Date de publication: 23/07/2025

Fonds de prévoyance insuffisants : un enjeu majeur pour les copropriétés de 30 ans et plus

Le fonds de prévoyance est au cœur de la viabilité financière d’une copropriété. Or, selon Me Yves Joli-Coeur, avocat émérite et président du Regroupement des gestionnaires et copropriétaires du Québec (RGCQ), la moitié des copropriétés québécoises ne disposent pas des sommes nécessaires pour réaliser les travaux majeurs à venir. Une situation préoccupante, surtout à l’aube de l’entrée en vigueur de la nouvelle réglementation sur la copropriété.

Un problème structurel ignoré par trop de copropriétaires

Dans un récent article publié dans le Journal de Montréal, Me Yves Joli-Coeur met en garde contre un phénomène en croissance : le sous-financement chronique des fonds de prévoyance, notamment dans les immeubles de plus de 30 ans. Ceux-ci nécessitent souvent des travaux majeurs (structure, toiture, fenestration) pour lesquels aucun capital suffisant n’a été accumulé.

« Beaucoup de copropriétaires sont dans le déni », affirme Me Joli-Coeur dans cet article signé par Stéphane Desjardins. « Surtout dans les petits immeubles de quelques unités, où les responsabilités sont mal comprises, voire négligées. »

La nouvelle réglementation viendra rebattre les cartes

Avec l’adoption prochaine du règlement découlant des projets de loi 16 et 31, toutes les copropriétés devront se doter d’une étude de fonds de prévoyance sur un horizon de 25 ans, réalisée par un professionnel qualifié (architecte, ingénieur, technologue ou comptable). Cette étude devra être mise à jour tous les cinq ans et servira de base pour planifier les cotisations futures.

Cette obligation vise à assurer une meilleure capitalisation des fonds de prévoyance, mais risque de provoquer un électrochoc : plusieurs syndicats se rendront compte qu’ils sont en situation déficitaire importante, avec à la clé des cotisations spéciales pouvant atteindre plusieurs dizaines de milliers de dollars par copropriétaire.
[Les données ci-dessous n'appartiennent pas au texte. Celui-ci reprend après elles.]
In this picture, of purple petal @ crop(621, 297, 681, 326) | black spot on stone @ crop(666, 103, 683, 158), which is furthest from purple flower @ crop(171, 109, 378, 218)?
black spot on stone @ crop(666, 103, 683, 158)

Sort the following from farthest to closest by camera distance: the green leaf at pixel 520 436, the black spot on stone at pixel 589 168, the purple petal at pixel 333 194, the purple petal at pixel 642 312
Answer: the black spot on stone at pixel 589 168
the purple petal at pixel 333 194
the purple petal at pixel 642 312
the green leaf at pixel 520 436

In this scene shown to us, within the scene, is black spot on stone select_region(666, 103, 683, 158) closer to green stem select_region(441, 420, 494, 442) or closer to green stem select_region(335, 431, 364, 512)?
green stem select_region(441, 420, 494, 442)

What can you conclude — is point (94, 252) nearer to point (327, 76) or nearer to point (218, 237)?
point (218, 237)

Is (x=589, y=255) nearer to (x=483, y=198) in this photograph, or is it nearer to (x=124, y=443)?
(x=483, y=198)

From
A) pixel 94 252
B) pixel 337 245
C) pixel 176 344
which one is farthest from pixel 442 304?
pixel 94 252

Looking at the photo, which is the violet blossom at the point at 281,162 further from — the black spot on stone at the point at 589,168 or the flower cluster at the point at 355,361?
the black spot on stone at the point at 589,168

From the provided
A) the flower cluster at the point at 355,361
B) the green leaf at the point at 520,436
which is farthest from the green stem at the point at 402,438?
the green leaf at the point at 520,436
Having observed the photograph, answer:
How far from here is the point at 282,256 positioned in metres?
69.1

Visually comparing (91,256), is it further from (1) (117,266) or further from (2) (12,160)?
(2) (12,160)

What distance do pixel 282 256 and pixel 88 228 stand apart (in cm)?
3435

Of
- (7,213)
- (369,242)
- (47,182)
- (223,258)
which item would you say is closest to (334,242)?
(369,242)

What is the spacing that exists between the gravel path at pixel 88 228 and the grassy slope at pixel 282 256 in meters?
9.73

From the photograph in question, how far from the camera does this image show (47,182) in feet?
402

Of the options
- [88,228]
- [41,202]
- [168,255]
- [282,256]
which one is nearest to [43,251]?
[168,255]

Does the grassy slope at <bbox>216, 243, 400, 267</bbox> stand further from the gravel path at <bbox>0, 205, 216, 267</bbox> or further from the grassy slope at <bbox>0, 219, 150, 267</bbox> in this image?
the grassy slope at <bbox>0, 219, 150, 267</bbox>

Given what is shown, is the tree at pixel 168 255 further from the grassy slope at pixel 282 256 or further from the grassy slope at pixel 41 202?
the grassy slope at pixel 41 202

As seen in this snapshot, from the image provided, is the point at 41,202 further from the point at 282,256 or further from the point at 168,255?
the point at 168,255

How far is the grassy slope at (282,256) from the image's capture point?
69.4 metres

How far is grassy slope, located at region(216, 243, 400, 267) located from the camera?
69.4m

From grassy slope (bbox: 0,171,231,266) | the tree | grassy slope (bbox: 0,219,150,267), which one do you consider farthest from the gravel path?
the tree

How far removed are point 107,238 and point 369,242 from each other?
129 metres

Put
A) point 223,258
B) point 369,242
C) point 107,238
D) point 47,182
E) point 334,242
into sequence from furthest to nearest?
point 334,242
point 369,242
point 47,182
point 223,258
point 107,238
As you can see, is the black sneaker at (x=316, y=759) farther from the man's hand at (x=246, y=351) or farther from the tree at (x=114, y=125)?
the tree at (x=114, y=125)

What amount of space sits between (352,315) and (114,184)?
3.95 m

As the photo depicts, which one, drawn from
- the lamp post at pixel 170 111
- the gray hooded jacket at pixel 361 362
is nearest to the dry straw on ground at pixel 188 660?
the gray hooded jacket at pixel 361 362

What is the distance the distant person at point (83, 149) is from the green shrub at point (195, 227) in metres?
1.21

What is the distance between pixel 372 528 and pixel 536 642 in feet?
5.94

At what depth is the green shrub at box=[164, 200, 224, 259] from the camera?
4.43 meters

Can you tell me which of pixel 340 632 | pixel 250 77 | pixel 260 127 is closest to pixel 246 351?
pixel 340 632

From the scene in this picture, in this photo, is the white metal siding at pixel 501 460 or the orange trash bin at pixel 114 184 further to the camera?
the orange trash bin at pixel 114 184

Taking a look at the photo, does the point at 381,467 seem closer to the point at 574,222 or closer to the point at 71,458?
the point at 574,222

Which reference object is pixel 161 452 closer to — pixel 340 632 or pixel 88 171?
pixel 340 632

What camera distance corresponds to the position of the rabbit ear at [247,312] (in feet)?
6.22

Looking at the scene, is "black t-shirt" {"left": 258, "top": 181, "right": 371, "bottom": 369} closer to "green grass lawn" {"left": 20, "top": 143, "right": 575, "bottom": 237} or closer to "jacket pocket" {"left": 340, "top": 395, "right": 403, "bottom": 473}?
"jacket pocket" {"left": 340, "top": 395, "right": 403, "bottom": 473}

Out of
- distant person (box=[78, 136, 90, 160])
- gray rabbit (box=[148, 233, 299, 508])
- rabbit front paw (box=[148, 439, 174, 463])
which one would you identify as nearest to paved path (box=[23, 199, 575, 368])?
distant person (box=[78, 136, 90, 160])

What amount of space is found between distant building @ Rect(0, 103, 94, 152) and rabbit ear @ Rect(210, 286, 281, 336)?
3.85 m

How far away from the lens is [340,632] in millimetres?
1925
Les répercussions sur le marché immobilier

Un fonds de prévoyance sous-capitalisé pourrait freiner une vente ou forcer une baisse significative du prix d’un condo. Pour les acheteurs, c’est un critère à surveiller de près. Pour les vendeurs, il pourrait devenir une source de litige ou de désistement si l’acheteur découvre des travaux majeurs non budgétés.

Recommandations du RGCQ :

  • Acheteurs : Avant d’acheter une unité, exigez une attestation de l’état de la copropriété, incluant les résultats de l’étude du fonds de prévoyance, le carnet d’entretien et les états financiers.
  • Vendeurs : Demandez ce même document à votre syndicat. En cas de déficit, il est prudent de convoquer une assemblée extraordinaire afin de discuter des mesures à prendre, dont un redressement du fonds.
  • Administrateurs : Si aucune étude n’a encore été réalisée dans votre copropriété, il est temps de demander des soumissions auprès de firmes spécialisées.

Conclusion
Le vieillissement du parc immobilier en copropriété, combiné à une sous-capitalisation préoccupante des fonds de prévoyance, pourrait engendrer des conséquences majeures pour les copropriétaires, le marché de la revente… et la sécurité des immeubles. Comme le rappelle Me Yves Joli-Coeur, agir tardivement coûtera toujours plus cher que de planifier intelligemment.